Hä? Ist sie jetzt vollkommen durchgeknallt, fragen sich vielleicht einige. Warum soll man denn über den eigenen Hochzeitstag hinwegkommen? Dieses Beispiel habe ich bewusst gewählt. Denn niemand würde auf die Idee kommen, es als problematisch hinzustellen, dass ich mich immer noch an meinen Hochzeitstag erinnere. Und dass diese Erinnerung Gefühle und Bilder in mir kreiert. Wenn es aber etwas weniger „positives“ ist, dann heißt es gleich „du bist noch nicht darüber hinweg“. Dabei ist der Prozess genau der gleiche. Egal ob es ein schönes oder nicht so schönes Ereignis ist. Anfangs erinnern wir uns ganz oft daran und reden noch oft darüber. Das wird mit der Zeit immer weniger. Aber ganz weg geht es eigentlich nie. Ab und an ist die Erinnerung da. Plötzlich. Wie aus dem nichts. Mit allen Details.

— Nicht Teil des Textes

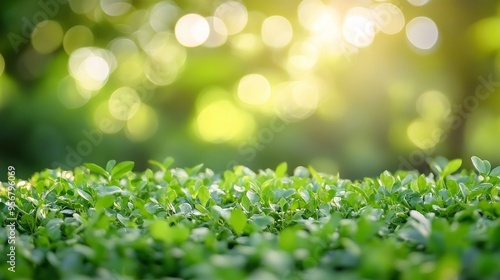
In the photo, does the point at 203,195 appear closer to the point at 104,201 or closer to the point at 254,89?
the point at 104,201

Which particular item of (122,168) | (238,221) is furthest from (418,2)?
(238,221)

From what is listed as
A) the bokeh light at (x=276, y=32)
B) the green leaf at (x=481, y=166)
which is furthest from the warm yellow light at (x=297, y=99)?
the green leaf at (x=481, y=166)

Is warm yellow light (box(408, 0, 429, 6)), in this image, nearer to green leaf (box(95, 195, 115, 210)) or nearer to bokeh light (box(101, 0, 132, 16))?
bokeh light (box(101, 0, 132, 16))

Warum also ist es einmal okay und einmal wird uns eingeredet, dass wir „noch nicht darüber hinweg seien“? Ich vermute, weil die meisten Menschen Angst vor den unangenehmen Gefühlen haben, die mit den nicht so schönen Erinnerungen kommen. Dabei kann uns ein Gefühl nichts tun. Es kommt und geht. Wie das angenehme Gefühl bei der schönen Erinnerung auch. Wenn wir nicht mehr Angst vor diesen Gefühlen hätten, müssten wir auch nicht mehr versuchen diese Erinnerungen zu verbannen. Sie „zu verarbeiten“. Und könnten sie als das annehmen was sie sind: Gedanken über etwas Vergangenes. Nicht mehr – nicht weniger.